MosaikHub Magazine

Lyonel Trouillot : « Un monde qui ne veut pas changer »

lundi 5 décembre 2016

On reproche à Lyonel Trouillot, figure brillante de sa génération, de ne pas être hypocrite ou menteur. Forcément : son dernier roman – « Kannjawou »– ne dérobe pas à cette vérité. Situé à la rue de l’Enterrement, « Kannjawou » (Actes Sud, 2016) est un petit restaurant-bar où se rencontrent, entre autres, quelques jeunes gens – 5 au juste –, perdus dans la brume du réel, pour parler de tout et de rien, mais surtout de politique, donc de société.

Pierre-Raymond DUMAS

Le petit professeur, fils de notaire, né en haut, Sophonie, Joëlle, Popol, Wodné et le scribe, l’auteur de ce journal-roman à tout casser, qui a un charisme saisissant, une grande force de persuasion. Sans oublier Man Jeanne. Sans oublier ce climat pesant d’occupation onusienne. Un roman panique. Un journal autocritique par nécessité.
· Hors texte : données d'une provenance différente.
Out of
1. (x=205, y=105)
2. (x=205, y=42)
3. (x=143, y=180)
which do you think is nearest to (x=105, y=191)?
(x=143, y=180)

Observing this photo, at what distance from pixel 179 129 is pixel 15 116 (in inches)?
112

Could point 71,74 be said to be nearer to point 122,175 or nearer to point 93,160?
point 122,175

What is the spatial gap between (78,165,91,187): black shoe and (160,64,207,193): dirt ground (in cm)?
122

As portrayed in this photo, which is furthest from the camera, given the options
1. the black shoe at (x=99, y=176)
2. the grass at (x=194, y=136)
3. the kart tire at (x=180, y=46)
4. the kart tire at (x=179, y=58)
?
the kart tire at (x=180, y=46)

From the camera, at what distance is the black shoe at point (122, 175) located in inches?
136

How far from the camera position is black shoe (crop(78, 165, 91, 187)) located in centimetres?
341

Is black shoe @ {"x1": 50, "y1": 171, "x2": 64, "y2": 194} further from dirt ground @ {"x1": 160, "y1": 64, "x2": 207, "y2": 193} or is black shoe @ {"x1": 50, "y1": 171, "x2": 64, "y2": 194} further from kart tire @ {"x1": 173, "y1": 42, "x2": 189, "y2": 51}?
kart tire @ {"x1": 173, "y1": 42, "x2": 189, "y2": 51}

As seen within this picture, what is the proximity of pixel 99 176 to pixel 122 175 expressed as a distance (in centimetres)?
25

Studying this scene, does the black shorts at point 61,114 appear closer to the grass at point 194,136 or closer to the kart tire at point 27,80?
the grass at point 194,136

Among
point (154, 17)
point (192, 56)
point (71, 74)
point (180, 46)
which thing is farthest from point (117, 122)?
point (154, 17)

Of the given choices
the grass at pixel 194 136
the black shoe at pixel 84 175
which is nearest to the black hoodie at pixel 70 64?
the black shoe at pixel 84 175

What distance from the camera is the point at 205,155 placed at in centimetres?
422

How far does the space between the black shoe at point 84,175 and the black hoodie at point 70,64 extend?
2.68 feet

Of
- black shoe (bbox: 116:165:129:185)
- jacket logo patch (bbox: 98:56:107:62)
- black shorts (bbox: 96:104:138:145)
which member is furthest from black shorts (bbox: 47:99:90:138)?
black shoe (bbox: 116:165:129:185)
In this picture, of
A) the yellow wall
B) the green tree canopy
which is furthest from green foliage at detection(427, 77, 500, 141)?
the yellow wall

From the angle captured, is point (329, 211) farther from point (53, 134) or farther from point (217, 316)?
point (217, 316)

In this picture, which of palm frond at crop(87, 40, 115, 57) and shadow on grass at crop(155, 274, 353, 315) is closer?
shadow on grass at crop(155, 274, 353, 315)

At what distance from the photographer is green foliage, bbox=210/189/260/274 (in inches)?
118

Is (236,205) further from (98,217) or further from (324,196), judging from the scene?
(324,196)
Corrosif, crispé de ressentiment et de noirceur, volontiers dénonciatif, mais non sans fraîcheur par moments, « Kannjawou », qui n’est pas toujours une porte qui se referme sur un monde en décomposition, (…) « un monde qui ne veut pas changer » (p. 121), dresse son implacable réquisitoire avec une obsession maladive. Car ce nid de jeunes hâbleurs, contestataires et impuissants, cerne magistralement un dossier récurrent : celui d’un pays et d’une jeunesse pris au piège d’une détresse viscérale. Dans la vie, peut-être les traits sont moins accusés, les dialogues moins acérés que sur les pages.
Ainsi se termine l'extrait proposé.